**TASK PROMPT**
Reproduce verbatim everything from the start of the data down to the line containing "sigmoid: (181, 188)", both ends included, omitting the pictures.

**RECORDS FOR THIS EXERCISE**
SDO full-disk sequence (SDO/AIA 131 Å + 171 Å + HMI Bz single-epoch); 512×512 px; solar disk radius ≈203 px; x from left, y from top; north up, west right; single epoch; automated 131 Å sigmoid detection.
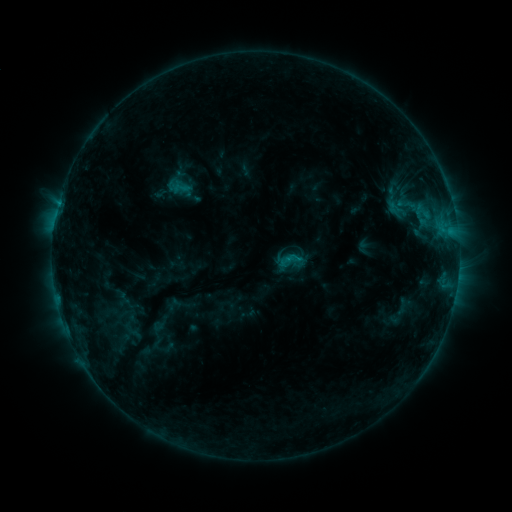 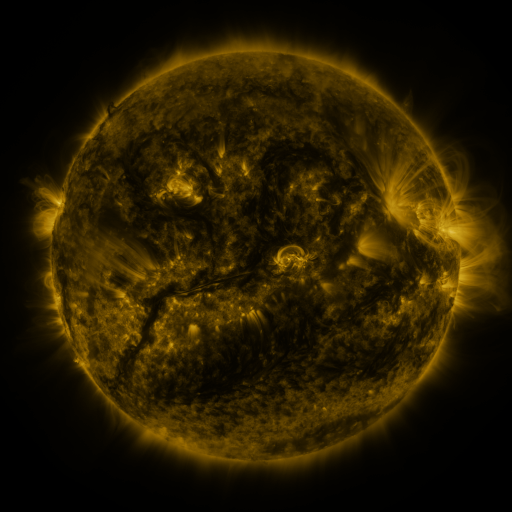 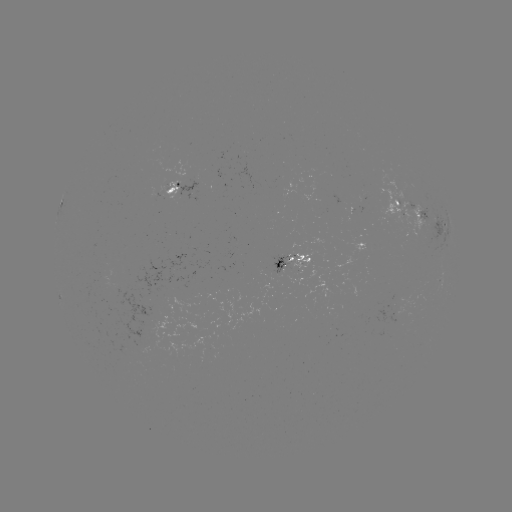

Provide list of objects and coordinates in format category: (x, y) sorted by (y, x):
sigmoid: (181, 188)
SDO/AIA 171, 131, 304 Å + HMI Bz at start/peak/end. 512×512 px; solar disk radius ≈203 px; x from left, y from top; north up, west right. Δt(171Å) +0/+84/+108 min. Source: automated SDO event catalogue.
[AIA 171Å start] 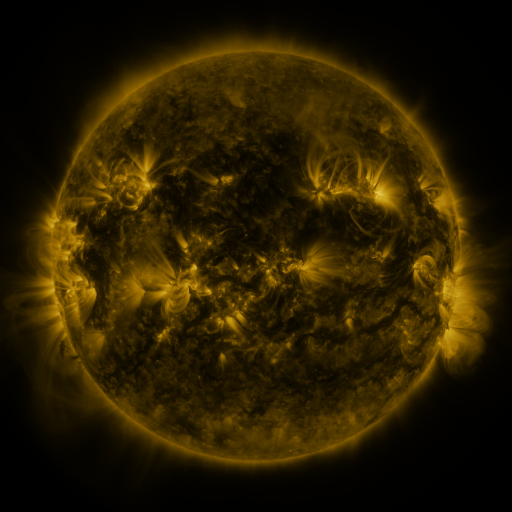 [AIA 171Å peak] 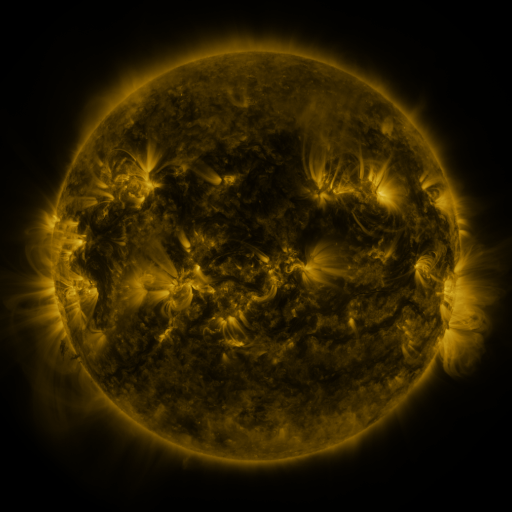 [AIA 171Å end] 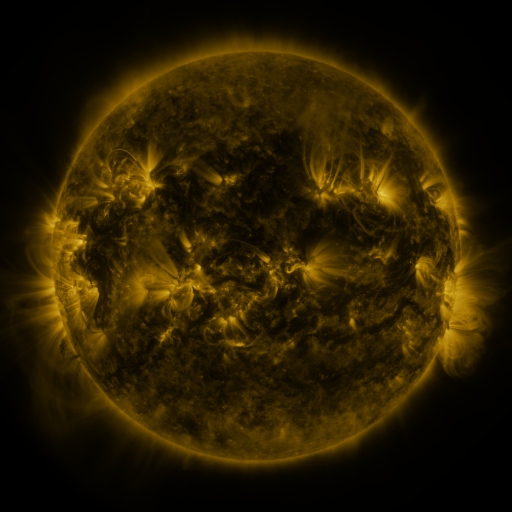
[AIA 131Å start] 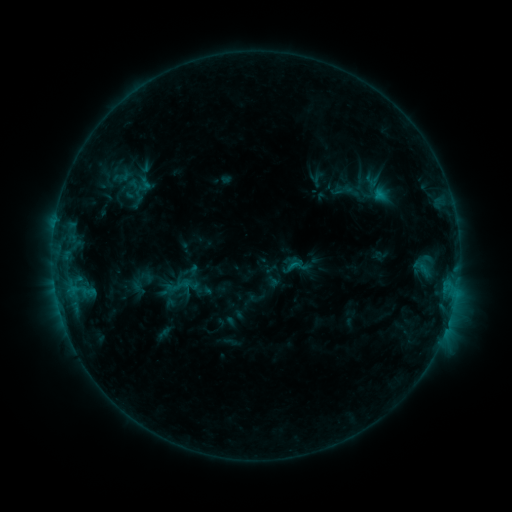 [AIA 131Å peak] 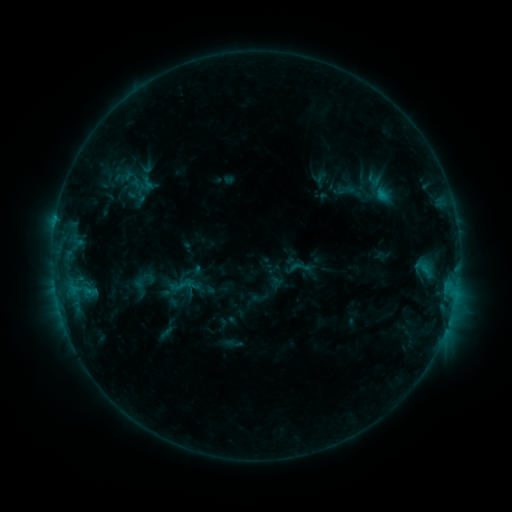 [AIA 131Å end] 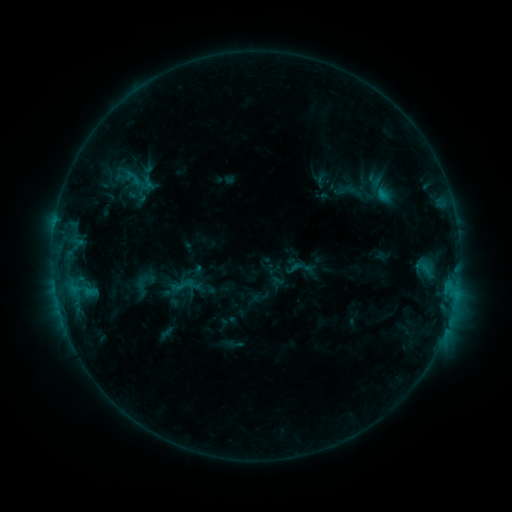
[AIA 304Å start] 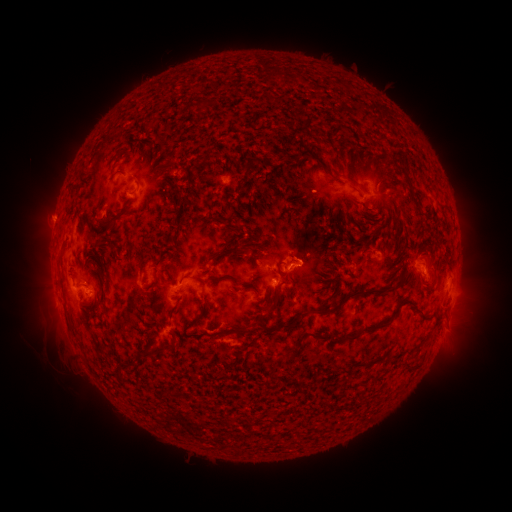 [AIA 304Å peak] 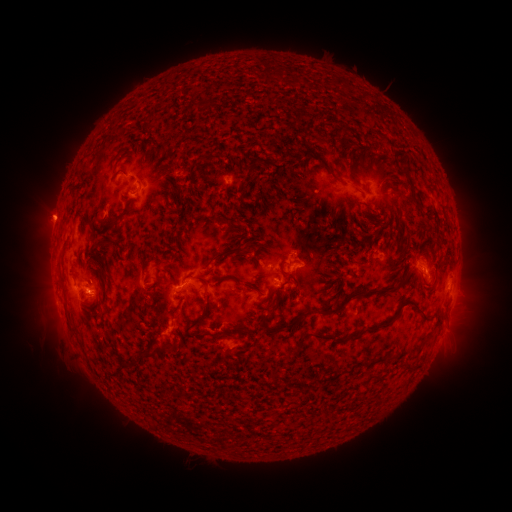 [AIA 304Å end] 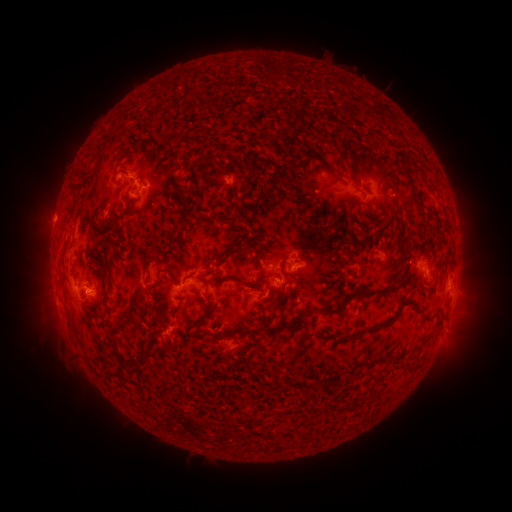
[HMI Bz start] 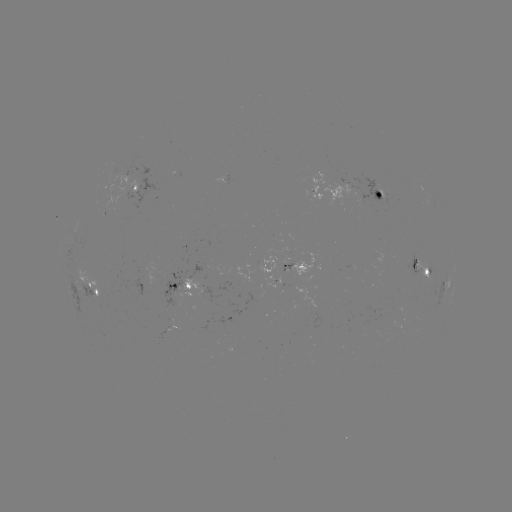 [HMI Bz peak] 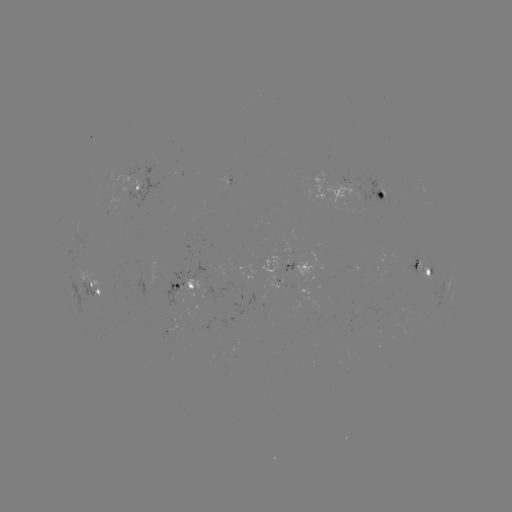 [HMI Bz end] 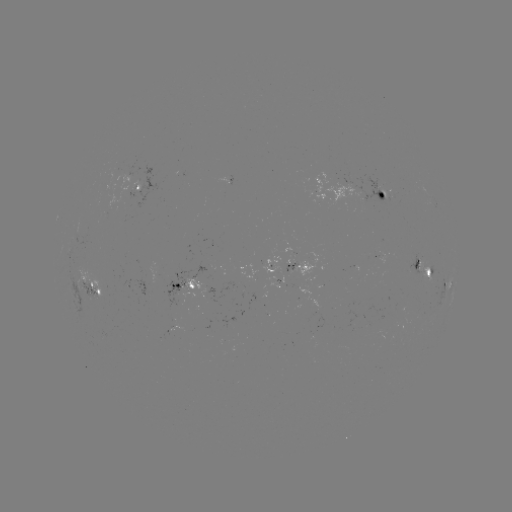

**COMPLETE RESPONSE**
SDO full-disk sequence (SDO/AIA 131 Å + 171 Å + HMI Bz single-epoch); 512×512 px; solar disk radius ≈203 px; x from left, y from top; north up, west right; single epoch; automated 131 Å sigmoid detection.

Provide list of objects and coordinates in format category: (x, y) sorted by (y, x):
sigmoid: (181, 188)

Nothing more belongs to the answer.